• [Your instructions] Taking each line of the records in turn, count those containing "moving" and report only the number.

+++ Entries provided

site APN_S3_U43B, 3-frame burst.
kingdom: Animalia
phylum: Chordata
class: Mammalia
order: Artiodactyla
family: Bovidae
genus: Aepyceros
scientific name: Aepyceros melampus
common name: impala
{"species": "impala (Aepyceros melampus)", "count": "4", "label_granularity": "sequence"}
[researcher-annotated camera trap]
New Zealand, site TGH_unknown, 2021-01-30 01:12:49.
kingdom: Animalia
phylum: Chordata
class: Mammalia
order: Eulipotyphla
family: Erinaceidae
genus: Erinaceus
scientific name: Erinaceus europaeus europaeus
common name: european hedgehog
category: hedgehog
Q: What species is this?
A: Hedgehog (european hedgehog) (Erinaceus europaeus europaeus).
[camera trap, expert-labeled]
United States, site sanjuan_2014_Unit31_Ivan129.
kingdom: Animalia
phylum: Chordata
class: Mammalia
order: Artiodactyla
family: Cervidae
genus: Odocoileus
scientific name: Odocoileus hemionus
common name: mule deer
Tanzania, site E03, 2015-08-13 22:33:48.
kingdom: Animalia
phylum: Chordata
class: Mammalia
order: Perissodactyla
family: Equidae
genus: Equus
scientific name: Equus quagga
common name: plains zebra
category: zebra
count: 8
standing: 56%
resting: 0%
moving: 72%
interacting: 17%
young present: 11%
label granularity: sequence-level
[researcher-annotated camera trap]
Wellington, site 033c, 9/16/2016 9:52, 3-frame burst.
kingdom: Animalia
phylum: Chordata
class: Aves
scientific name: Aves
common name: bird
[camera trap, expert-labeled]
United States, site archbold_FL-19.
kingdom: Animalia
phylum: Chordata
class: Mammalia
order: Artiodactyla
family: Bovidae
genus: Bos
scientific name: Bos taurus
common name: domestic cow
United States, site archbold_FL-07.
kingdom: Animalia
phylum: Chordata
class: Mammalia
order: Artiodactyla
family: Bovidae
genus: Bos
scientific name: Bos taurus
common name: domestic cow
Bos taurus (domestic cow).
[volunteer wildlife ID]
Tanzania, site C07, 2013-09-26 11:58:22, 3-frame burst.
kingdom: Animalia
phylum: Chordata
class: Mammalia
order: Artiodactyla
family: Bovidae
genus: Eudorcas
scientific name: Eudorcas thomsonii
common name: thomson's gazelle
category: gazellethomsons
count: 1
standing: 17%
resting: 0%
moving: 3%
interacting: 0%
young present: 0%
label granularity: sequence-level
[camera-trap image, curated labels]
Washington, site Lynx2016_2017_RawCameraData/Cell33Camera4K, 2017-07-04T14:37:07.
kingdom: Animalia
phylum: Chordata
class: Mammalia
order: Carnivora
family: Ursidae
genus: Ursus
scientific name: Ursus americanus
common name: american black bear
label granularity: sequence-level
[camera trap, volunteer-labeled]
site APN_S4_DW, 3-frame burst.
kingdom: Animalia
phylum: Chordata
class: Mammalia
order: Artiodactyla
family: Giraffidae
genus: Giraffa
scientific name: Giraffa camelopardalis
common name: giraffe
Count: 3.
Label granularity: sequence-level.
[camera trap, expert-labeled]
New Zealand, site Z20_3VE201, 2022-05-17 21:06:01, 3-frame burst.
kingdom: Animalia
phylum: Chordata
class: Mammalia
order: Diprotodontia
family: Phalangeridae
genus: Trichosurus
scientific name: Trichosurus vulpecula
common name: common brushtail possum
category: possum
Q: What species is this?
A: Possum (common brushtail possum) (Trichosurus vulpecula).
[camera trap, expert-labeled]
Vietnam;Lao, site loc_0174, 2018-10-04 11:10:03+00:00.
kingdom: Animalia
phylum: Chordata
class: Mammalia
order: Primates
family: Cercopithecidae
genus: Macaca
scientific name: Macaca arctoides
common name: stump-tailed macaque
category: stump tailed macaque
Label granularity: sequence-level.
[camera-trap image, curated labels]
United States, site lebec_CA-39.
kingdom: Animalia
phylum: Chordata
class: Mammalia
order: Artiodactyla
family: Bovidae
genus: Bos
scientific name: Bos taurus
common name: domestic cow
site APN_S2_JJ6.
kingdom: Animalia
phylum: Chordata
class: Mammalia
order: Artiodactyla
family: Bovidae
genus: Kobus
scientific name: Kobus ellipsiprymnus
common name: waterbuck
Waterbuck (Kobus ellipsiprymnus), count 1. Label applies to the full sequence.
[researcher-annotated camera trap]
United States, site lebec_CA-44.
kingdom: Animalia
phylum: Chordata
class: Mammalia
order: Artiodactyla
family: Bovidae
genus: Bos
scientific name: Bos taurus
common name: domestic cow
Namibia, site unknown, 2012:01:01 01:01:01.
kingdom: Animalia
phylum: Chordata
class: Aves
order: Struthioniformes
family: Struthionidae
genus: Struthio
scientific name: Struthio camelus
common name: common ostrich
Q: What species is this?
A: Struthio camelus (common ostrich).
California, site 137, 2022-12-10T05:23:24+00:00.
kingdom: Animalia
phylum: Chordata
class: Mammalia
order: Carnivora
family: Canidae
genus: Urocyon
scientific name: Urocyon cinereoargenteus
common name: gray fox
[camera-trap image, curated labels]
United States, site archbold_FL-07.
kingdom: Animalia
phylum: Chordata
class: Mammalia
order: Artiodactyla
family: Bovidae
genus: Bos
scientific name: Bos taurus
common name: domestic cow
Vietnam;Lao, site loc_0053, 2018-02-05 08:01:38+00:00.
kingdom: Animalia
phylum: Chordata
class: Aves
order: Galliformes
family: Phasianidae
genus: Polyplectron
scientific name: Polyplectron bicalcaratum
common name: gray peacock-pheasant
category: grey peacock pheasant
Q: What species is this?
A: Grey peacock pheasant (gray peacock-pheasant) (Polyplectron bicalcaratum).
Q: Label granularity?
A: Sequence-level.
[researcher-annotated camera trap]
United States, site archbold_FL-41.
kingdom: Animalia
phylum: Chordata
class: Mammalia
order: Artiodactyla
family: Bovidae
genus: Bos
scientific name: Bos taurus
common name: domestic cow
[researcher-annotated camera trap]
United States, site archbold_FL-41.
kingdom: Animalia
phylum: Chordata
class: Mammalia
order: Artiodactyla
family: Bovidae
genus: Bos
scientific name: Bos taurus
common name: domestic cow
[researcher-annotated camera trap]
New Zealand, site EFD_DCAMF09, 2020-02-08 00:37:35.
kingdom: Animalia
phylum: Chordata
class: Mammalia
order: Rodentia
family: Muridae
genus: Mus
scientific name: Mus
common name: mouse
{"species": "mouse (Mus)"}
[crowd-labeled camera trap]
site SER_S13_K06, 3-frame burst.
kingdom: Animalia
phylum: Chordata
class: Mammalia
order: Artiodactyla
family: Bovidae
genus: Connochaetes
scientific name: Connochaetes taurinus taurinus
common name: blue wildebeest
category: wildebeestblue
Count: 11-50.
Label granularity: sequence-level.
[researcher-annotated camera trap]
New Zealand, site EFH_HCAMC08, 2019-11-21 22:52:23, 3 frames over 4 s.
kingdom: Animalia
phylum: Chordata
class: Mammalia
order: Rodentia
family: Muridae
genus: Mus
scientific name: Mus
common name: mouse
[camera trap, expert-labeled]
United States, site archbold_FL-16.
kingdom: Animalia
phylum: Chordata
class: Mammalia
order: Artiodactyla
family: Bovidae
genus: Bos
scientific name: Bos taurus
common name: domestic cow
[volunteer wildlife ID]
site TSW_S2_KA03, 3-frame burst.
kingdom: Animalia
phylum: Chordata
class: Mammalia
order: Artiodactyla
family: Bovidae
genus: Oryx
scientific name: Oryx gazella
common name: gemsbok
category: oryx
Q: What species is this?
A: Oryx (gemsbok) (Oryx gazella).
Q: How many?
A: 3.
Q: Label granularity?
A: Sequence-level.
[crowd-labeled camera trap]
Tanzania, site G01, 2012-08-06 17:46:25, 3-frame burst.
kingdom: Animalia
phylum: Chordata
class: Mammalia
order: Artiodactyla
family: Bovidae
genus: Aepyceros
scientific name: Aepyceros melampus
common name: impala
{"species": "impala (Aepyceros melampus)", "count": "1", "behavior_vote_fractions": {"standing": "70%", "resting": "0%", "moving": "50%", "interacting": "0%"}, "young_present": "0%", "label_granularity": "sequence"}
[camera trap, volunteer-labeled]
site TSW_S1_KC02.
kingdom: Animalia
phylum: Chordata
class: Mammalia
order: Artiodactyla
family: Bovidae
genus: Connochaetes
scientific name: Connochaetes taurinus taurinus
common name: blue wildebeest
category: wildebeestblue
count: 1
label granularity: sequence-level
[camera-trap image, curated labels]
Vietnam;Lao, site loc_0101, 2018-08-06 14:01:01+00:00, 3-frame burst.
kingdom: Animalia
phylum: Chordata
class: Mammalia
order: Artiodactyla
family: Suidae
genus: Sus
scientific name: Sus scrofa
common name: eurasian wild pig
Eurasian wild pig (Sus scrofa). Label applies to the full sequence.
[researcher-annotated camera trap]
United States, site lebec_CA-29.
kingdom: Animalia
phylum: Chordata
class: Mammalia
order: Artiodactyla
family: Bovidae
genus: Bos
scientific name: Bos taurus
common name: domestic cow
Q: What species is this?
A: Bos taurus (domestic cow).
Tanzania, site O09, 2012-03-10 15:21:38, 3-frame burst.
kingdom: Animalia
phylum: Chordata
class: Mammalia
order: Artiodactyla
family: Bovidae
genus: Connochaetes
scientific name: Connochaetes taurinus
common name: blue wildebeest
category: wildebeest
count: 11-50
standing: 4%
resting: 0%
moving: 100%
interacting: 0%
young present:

++++++

• [Response] 4